◆ Problems:
1. Copy the passage of the circuit-bending article on the Yamaha keyboard starting at "Here we see" and ending at "low as possible.".
2. Decide whether each statement agrees with the circuit-bending article on the Yamaha keyboard, answering yes or no and quoting the words that settle it: (a) The keyboard runs on four AA batteries. (b) The keyboard was found with its AC adapter. (c) The volume controls make a loud sound only when the volume is turned up high.

◆ Document section:
-.-.-
Thanks to our high-fallootin’ academic standards, we’ll start by researching a little bit about the keyboard in question. The more adventurous among you can skip this step and dive straight into the fun part. From Yamaha’s site, we can see that this model sports “100 Advanced Wave Memory Voices”–that’s their hilarious marketing term for “100 Pre-written Sound Files”–making this what’s known as a “Wavetable Synthesizer”. Wavetable synthesis is a very easy and cheap way to create sounds because you can simply copy a bunch of sounds to the memory of the chip and then read through them sample-by-sample, changing the sampling rate to change the pitch (or having separate samples for each pitch value, depending how much memory you have to play with).

Further research reveals that we’re not the first to circuit-bend this particular keyboard. This example and also this one show some interesting possibilities, and by the end of this article we’ll have a better idea of what they’ve done. But enough talk, let’s crack this baby open!

Here we see the PSS-14 in its original state: operational, but missing the case screws (it was held together by duct tape when we found it). Perhaps a previous owner did some exploration of their own?

The preprogrammed songs cover all the major categories of music: Memories, Cool&Hot, Favourites, Fun Time. When we were younger we used to listen to Cool&Hot music all the time, but then it got mainstream so now we’re mostly into the underground Memories scene. You haven’t lived ’till you’ve heard the new remix of “Gallant Pig”.

There are twenty keyboard-controlled voices to choose from, most of which sound about the same. The volume controls seen here make a very loud “bongo” sound when you press them, no matter if the volume’s as low as possible.

Look Under the Hood

Clearly this thing could be better, so let’s open it up and see what we can improve about its operation.

The circuit board under the hood is pretty sparse, which is somewhat unsurprising seeing as it’s a wavetable synth and therefore most of the fun stuff is taken care of inside the microcontroller seen on the right. If you can find old electronic musical toys from before the digital era, you have access to a lot more of the nitty-gritty sound generation. Unfortunately those are much harder to find on the side of the road.

On the left side of the circuit board we can see the clearly-marked Vcc and GND connections, which would be easy enough to find from the battery terminals. The keyboard takes 4 AA batteries, which means it runs on a 6-Volt supply. We didn’t have the AC adapter for this keyboard so we’ll run it off of our bench-top power supply for now.
This hardly needs to be said but BE REALLY CAREFUL if you are going to use an AC-powered device. The bench-top supply we’re using has a current-limiter but a wall-wart transformer can push dangerous  crowds of electrons through your body, which we understand to be an uncomfortable experience.

On the right, we can see a bunch more resistors and–the holy grail–a clock component (it’s the blue blob to the left of the IC)! On digital synthesizers this is generally the main source of fun.
-.-.-
◆ Rows:
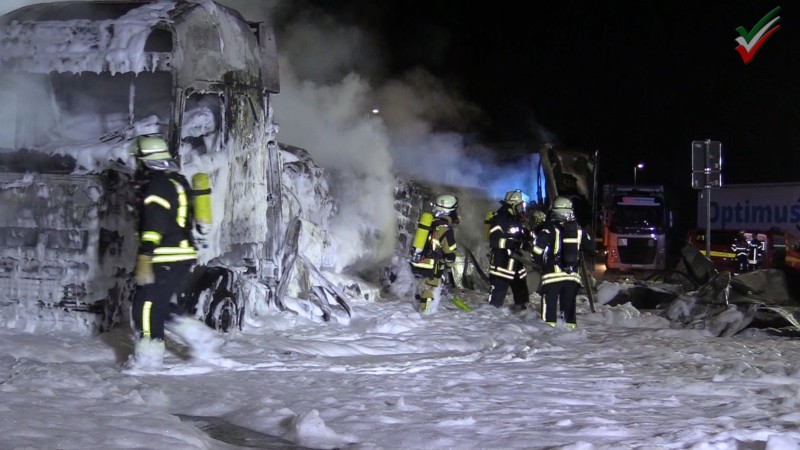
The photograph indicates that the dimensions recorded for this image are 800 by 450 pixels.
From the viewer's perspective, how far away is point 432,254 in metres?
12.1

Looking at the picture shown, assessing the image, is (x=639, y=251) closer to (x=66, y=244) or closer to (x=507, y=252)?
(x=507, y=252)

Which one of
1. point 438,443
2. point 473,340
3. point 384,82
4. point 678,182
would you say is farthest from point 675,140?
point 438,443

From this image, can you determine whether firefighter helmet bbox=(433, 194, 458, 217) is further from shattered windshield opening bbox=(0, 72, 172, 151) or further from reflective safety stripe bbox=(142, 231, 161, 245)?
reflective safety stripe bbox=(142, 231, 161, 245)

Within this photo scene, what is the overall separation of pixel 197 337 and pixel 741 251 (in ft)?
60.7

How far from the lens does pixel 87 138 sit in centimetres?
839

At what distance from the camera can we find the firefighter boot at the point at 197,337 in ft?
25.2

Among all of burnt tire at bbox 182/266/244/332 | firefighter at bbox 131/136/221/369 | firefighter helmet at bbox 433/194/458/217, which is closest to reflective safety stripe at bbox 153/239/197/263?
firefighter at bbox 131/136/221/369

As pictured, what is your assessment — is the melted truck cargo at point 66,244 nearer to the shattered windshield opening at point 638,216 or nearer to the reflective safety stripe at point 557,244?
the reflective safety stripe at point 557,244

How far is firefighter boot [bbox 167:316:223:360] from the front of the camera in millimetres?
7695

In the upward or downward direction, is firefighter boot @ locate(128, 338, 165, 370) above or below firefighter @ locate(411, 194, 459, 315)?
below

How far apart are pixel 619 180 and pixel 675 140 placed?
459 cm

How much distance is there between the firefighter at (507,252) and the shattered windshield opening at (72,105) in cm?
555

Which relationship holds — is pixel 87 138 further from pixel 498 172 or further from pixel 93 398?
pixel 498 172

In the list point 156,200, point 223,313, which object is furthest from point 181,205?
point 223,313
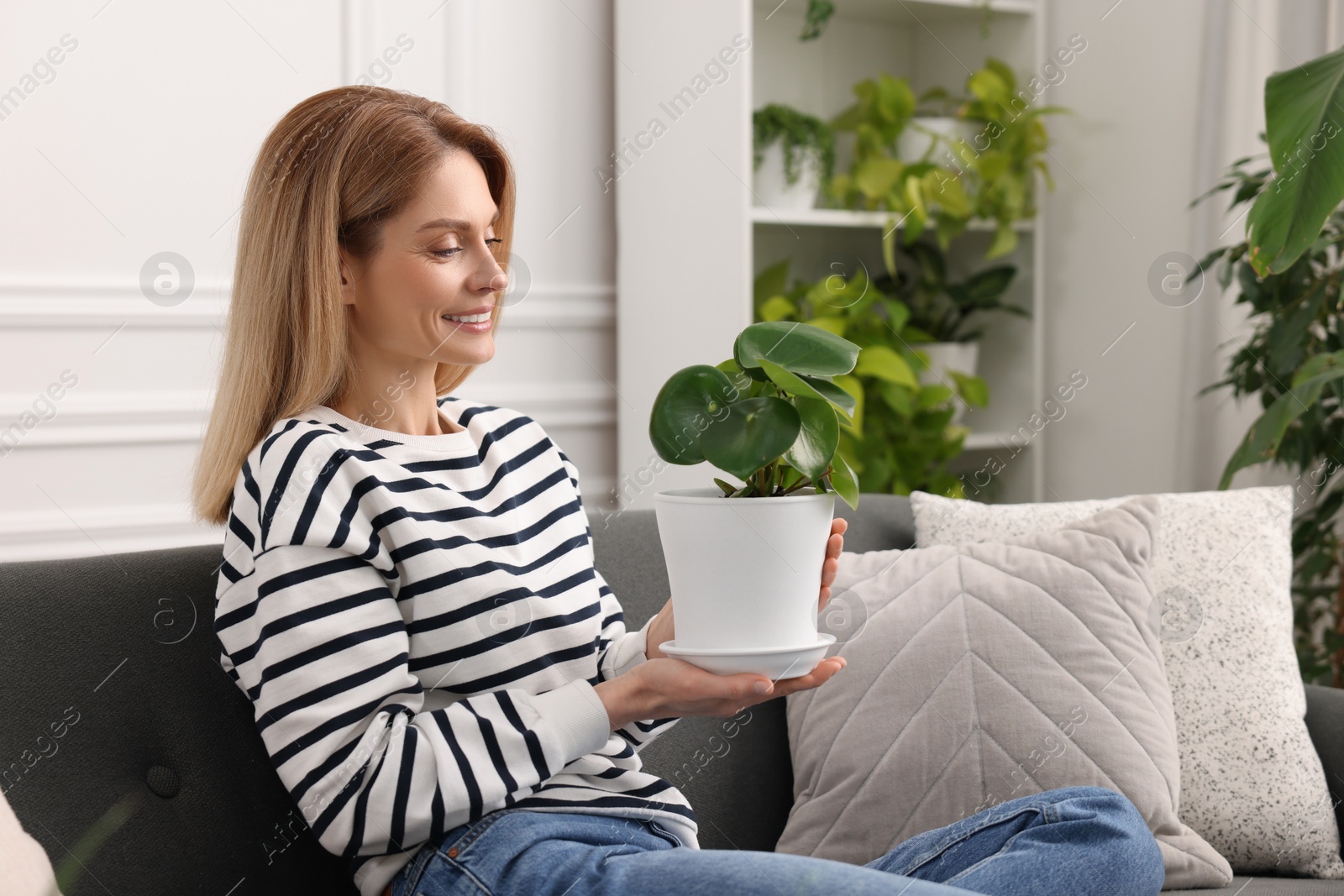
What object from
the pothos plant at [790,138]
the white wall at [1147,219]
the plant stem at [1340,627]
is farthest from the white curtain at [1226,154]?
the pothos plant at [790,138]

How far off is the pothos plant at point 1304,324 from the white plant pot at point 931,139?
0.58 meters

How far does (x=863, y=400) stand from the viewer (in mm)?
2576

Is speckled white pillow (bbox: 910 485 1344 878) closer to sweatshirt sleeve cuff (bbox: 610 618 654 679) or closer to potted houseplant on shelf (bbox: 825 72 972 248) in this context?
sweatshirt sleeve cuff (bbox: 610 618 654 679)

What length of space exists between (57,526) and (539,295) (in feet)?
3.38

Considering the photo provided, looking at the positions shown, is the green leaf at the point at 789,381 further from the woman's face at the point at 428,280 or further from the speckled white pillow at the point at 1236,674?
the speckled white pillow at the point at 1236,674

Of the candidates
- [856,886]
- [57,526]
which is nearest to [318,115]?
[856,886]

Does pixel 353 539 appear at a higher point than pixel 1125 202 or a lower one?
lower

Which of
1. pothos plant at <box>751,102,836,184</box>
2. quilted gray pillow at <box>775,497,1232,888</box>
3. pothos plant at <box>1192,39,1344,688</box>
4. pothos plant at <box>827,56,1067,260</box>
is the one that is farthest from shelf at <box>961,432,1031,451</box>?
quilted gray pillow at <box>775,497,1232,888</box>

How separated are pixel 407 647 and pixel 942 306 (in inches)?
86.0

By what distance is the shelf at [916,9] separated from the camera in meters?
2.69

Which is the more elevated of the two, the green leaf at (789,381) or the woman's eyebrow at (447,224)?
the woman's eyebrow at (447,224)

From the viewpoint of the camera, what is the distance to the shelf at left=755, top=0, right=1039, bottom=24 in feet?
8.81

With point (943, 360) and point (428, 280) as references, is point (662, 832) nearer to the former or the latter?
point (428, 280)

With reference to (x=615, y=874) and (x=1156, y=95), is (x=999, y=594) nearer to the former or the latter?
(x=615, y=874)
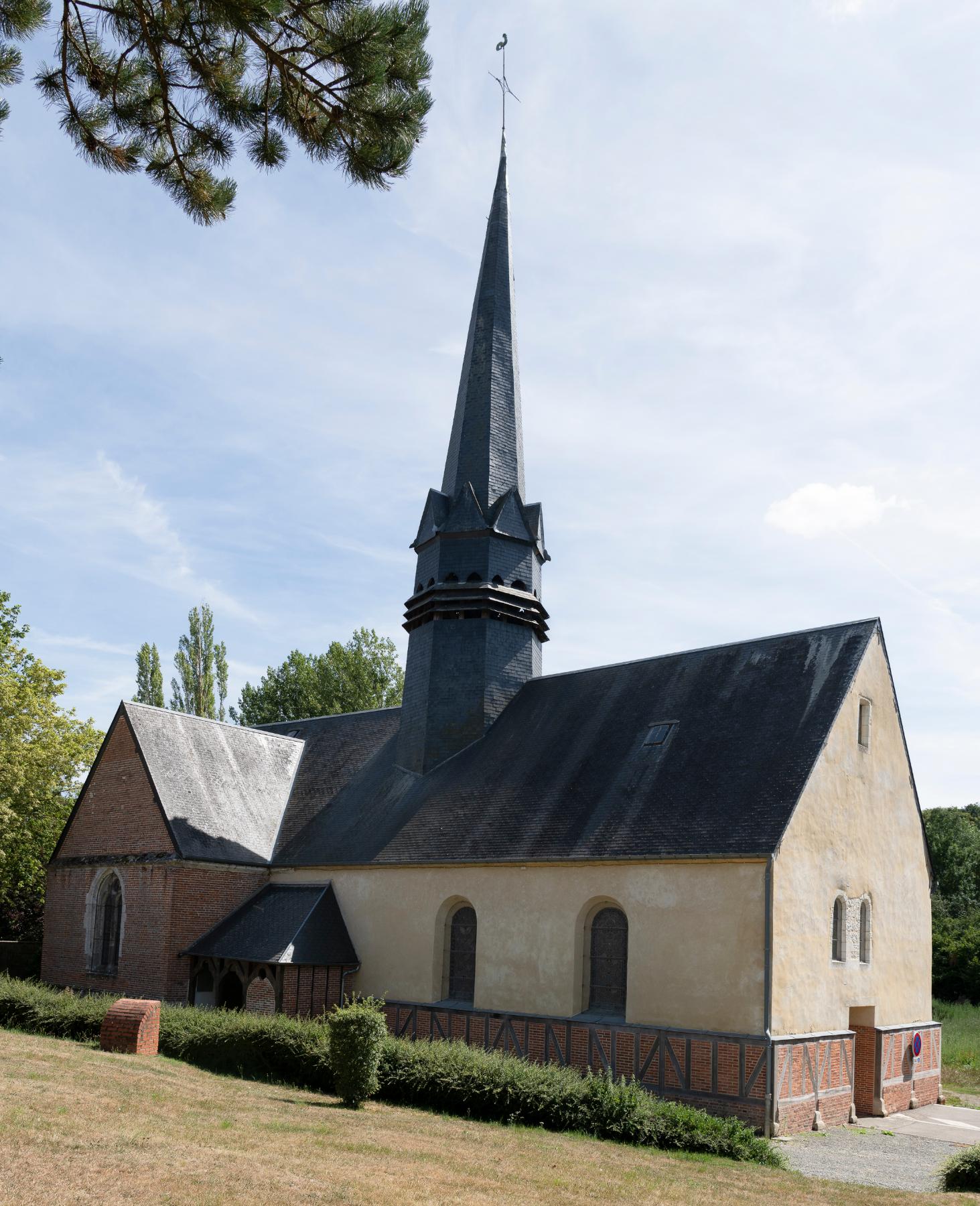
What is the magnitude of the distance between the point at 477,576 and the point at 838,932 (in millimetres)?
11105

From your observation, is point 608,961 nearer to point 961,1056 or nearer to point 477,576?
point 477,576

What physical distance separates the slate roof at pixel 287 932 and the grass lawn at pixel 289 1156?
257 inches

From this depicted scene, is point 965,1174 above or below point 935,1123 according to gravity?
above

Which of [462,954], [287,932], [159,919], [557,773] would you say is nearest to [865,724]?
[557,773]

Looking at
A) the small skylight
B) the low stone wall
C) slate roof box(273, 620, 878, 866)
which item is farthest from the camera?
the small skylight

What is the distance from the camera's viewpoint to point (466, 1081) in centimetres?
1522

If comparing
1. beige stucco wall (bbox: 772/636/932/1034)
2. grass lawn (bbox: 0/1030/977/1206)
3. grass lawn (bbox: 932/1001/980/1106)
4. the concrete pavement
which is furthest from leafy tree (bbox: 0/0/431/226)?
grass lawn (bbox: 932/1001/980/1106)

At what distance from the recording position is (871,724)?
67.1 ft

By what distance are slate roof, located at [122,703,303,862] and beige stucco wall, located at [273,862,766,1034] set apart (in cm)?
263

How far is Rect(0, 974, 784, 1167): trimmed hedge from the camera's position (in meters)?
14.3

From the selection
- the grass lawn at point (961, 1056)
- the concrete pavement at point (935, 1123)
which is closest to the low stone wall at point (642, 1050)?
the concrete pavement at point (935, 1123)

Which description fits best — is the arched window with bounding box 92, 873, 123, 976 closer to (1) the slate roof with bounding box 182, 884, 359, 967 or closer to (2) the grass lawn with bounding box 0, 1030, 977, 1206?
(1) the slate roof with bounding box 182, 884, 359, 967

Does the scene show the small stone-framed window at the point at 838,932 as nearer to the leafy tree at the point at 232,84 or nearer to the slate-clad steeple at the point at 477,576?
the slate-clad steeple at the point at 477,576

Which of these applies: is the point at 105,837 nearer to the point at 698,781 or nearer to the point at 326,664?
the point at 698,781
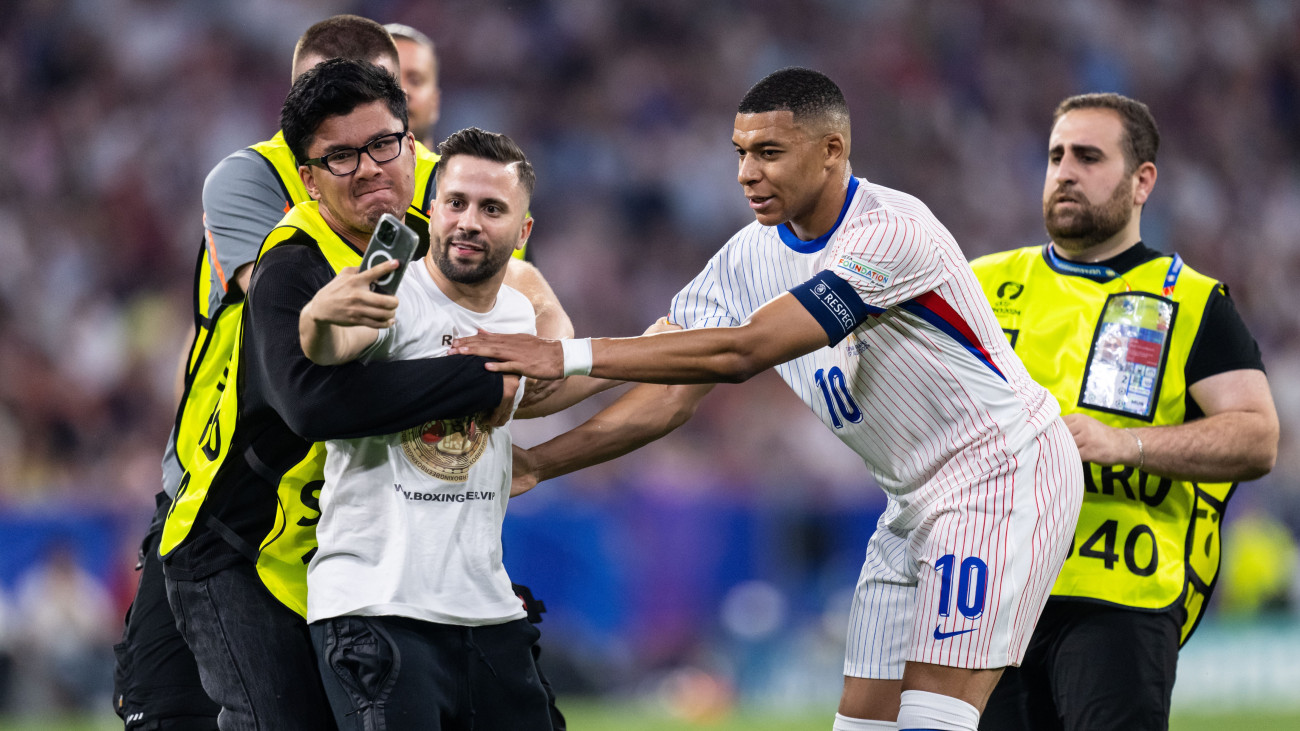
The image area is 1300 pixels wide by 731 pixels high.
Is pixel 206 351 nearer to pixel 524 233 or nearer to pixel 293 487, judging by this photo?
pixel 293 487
-.-.-
◆ Solutions to the problems:
1.
Here we see the PSS-14 in its original state: operational, but missing the case screws (it was held together by duct tape when we found it). Perhaps a previous owner did some exploration of their own?

The preprogrammed songs cover all the major categories of music: Memories, Cool&Hot, Favourites, Fun Time. When we were younger we used to listen to Cool&Hot music all the time, but then it got mainstream so now we’re mostly into the underground Memories scene. You haven’t lived ’till you’ve heard the new remix of “Gallant Pig”.

There are twenty keyboard-controlled voices to choose from, most of which sound about the same. The volume controls seen here make a very loud “bongo” sound when you press them, no matter if the volume’s as low as possible.

2.
(a) Yes: "The keyboard takes 4 AA batteries, which means it runs on a 6-Volt supply."
(b) No: "We didn’t have the AC adapter for this keyboard"
(c) No: "make a very loud “bongo” sound when you press them, no matter if the volume’s as low as possible"